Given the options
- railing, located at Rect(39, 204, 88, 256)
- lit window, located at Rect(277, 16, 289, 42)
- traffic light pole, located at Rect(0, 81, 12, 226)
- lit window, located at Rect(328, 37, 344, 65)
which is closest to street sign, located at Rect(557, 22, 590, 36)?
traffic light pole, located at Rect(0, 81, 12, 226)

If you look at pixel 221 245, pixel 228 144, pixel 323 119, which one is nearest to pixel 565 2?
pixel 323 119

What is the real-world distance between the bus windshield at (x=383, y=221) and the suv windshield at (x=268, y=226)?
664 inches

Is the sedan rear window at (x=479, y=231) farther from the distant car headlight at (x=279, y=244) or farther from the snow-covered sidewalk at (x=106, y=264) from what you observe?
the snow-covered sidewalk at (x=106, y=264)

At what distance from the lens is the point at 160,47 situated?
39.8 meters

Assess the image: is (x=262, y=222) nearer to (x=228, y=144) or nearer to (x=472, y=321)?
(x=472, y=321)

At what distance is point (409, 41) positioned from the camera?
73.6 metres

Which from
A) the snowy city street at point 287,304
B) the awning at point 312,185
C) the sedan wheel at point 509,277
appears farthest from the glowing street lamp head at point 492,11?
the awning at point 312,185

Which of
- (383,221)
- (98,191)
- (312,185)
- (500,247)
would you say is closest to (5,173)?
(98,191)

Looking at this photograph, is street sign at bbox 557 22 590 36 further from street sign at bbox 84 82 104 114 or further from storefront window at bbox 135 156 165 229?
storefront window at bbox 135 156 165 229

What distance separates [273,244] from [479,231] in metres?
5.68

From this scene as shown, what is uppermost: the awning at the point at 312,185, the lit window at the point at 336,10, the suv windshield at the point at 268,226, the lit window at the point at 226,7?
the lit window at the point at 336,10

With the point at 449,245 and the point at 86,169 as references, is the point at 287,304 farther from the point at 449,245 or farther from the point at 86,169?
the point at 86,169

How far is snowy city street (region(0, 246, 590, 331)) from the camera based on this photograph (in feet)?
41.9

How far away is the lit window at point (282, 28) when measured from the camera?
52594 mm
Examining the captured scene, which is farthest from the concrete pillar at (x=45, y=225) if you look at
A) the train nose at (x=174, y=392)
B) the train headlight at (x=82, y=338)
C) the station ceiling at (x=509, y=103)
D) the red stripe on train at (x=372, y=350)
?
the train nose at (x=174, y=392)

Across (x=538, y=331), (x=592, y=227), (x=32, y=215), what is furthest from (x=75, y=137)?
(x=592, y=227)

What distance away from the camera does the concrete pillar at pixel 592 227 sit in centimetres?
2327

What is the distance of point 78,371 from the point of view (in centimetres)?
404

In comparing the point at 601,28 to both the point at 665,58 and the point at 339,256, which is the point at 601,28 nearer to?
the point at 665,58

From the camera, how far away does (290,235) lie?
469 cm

DIRECTION: Copy out verbatim the lines above, starting at the line containing "What distance separates" and continuing through the final line. Include both endpoints.

THE RESPONSE:
What distance separates [273,244] from [479,231] in metres?
5.68

From this scene as shown, what is uppermost: the awning at the point at 312,185, the lit window at the point at 336,10, the suv windshield at the point at 268,226, the lit window at the point at 226,7?
the lit window at the point at 336,10

With the point at 449,245 and the point at 86,169 as references, is the point at 287,304 farther from the point at 449,245 or farther from the point at 86,169?
the point at 86,169

How far is snowy city street (region(0, 246, 590, 331)) from the camera based on this photograph (in feet)?
41.9

How far away is the lit window at point (282, 28) when measured from the camera?
52594 mm
Examining the captured scene, which is farthest from the concrete pillar at (x=45, y=225) if you look at
A) the train nose at (x=174, y=392)
B) the train headlight at (x=82, y=338)
C) the station ceiling at (x=509, y=103)
D) the red stripe on train at (x=372, y=350)
?
the train nose at (x=174, y=392)

Across (x=538, y=331), (x=592, y=227), (x=32, y=215), what is furthest from (x=75, y=137)?
(x=592, y=227)

What distance away from the camera does the concrete pillar at pixel 592 227 sit in centimetres?
2327

What is the distance of point 78,371 from the point of view (in centimetres)?
404

In comparing the point at 601,28 to both the point at 665,58 and the point at 339,256, which is the point at 601,28 nearer to?
the point at 665,58

From the camera, how far away does (290,235) lie?
469 cm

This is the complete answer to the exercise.